Reinventing oneself, in many aspects, has been one of the key concepts in this pandemic, often associated with social networks or digitization. Museums are one of the most affected sectors, and far from being left behind, they have jumped right on the digitalization trend. They have been closed or with limited capacity, so they have had to reinvent themselves to adapt to this new reality. During the months of confinement, they thought of everything: virtual exhibitions, guided tours, conferences, web museums, contests and popular challenges. Rarely has art generated so much interest. Many of the museums were overwhelmed by the attention: during the confinement, the Prado Museum had to hire more servers (from 2 to 10) to support web visits, and the Louvre increased its virtual visitors tenfold in one day (March 19), from 40,000 to almost 400,000.
Online visit for children – The Prado Museum
Most of the world’s most famous museums have opened a virtual door to their works. The Sistine Chapel in the Vatican, the Louvre in Paris, or the Prado Museum in Madrid, are examples of this. From their websites we can access, free of charge, to their galleries, and even study their works.
Other museums such as the Rijksmuseum in Amsterdam, go further and besides letting us see their galleries from the website, have sought to reinvent themselves. They created Rijksstudio, a project that invites the public to create their own masterpieces by downloading images of works of art from the collection and use them creatively. An innovative digital application that makes a large part of the museum’s collection available to everyone, without spending a cent.
Make-up pallet by Ezgi Kiral, Rijksstudio Awards 2020 winner
For the first time we were able to enter museums that otherwise we might not have seen. Not everyone can afford a plane ticket, pay the museum entrance fee, take a day off. Thanks to digitalization, from the comfort of our couch we can sneak into the Louvre and see, for example, Leonardo da Vinci’s most famous work, the Mona Lisa.
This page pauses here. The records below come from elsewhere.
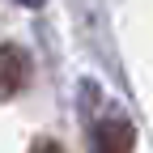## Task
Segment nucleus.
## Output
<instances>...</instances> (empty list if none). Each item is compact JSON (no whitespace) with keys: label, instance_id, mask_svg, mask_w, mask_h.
<instances>
[{"label":"nucleus","instance_id":"nucleus-1","mask_svg":"<svg viewBox=\"0 0 153 153\" xmlns=\"http://www.w3.org/2000/svg\"><path fill=\"white\" fill-rule=\"evenodd\" d=\"M30 81V60L22 47H0V102L22 94Z\"/></svg>","mask_w":153,"mask_h":153},{"label":"nucleus","instance_id":"nucleus-2","mask_svg":"<svg viewBox=\"0 0 153 153\" xmlns=\"http://www.w3.org/2000/svg\"><path fill=\"white\" fill-rule=\"evenodd\" d=\"M136 132L128 119H102L94 128V153H132Z\"/></svg>","mask_w":153,"mask_h":153},{"label":"nucleus","instance_id":"nucleus-3","mask_svg":"<svg viewBox=\"0 0 153 153\" xmlns=\"http://www.w3.org/2000/svg\"><path fill=\"white\" fill-rule=\"evenodd\" d=\"M30 153H64V145H60V140H34Z\"/></svg>","mask_w":153,"mask_h":153}]
</instances>
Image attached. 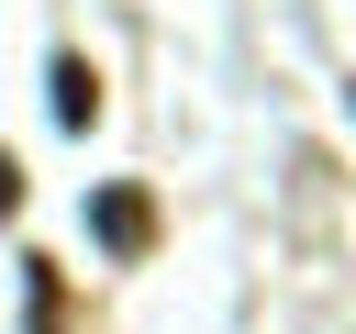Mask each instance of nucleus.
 I'll return each mask as SVG.
<instances>
[{"label":"nucleus","instance_id":"nucleus-2","mask_svg":"<svg viewBox=\"0 0 356 334\" xmlns=\"http://www.w3.org/2000/svg\"><path fill=\"white\" fill-rule=\"evenodd\" d=\"M56 122H67V134L100 122V78H89V56H56Z\"/></svg>","mask_w":356,"mask_h":334},{"label":"nucleus","instance_id":"nucleus-1","mask_svg":"<svg viewBox=\"0 0 356 334\" xmlns=\"http://www.w3.org/2000/svg\"><path fill=\"white\" fill-rule=\"evenodd\" d=\"M89 234H100L111 256H145V245H156V200H145V189H100V200H89Z\"/></svg>","mask_w":356,"mask_h":334}]
</instances>
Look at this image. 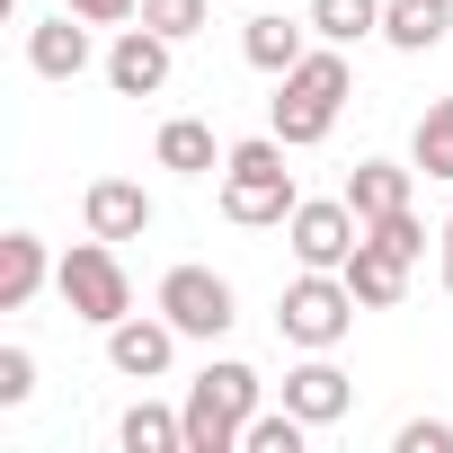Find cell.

Most of the works also offer information about their author, context, and even explain the techniques used and a brief explanation of each technique.
So, the fact that museums have had to shut their doors does not mean that they are inaccessible, because the “digital window” still remains. Or so it should be. Digitization is one of the great urgent objectives of many museums, which often have not been able to work these resources for lack of budget.
The big question is, will the online offer replace the traditional visit? It’s difficult to believe that museums will be able to continue with such intense implication on their websites once their doors are open. The staff that are or were once in charge of uploading content, will have to be back in their positions. In addition, the museum experience is unique, even the same person repeating in the same gallery can experience it differently each time.
Image from the Louvre Museum’s app ‘Mona Lisa: Beyond the Glass’
The new options we can suddenly find online now give an amazing added value to the art world. They bring art closer to a wider audience and make them involved. Museums are more approachable hence more inclusive. But will this interest remain once things go back to “normal”?